1. ## Kernal and Image of a Linear Transformation

Given $\{v_1, ... ,v_n\}$ in a vector space $V$, define $T: \mathbb{R}^n \rightarrow V$ by $T(r_1, ..., r_n) = r_1v_1+...+r_nv_n$

Show that T is one-to-one if and only if $\{v_1,...,v_n\}$ is independent.

2. Originally Posted by Scopur
Given $\{v_1, ... ,v_n\}$ in a vector space $V$, define $T: \mathbb{R}^n \rightarrow V$ by $T(r_1, ..., r_n) = r_1v_1+...+r_nv_n$

Show that T is one-to-one if and only if $\{v_1,...,v_n\}$ is independent.
$T$ is a linear transformation. Therefore, $T$ is one-to-one if and only if $\ker (T) = \{ \bold{0} \}$ if and only if $r_1\bold{v}_1+...+r_n\bold{v_n} = \bold{0} \implies r_1=r_2=...=r_n=0$

3. uhh.. 2nd part i get one and i have the answer to this but.. I don't quite understand onto as well as the kernel.

2. T is onto iff $V = span\{v_1,...,v_n\}$

4. Originally Posted by Scopur
uhh.. 2nd part i get one and i have the answer to this but.. I don't quite understand onto as well as the kernel.

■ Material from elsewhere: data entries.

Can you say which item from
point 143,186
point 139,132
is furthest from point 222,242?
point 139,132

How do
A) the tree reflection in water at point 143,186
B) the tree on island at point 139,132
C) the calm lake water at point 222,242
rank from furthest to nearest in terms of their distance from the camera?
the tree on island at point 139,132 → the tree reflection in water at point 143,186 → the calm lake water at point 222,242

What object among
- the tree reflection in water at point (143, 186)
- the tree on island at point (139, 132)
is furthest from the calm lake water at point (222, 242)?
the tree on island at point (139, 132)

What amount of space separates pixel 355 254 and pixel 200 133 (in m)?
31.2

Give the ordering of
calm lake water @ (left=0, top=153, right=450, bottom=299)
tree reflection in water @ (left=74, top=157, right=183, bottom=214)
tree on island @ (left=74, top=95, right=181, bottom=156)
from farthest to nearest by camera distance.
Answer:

2. T is onto iff $V = span\{v_1,...,v_n\}$
A linear transformation $T: \mathbb{R}^n \to V$ is onto iff for any $\bold{v}\in V$ we can find $(r_1,...,r_n)\in \mathbb{R}^n$ so that $T(r_1,...,r_n) = \bold{v}$. It should be clear now how to finish the proof.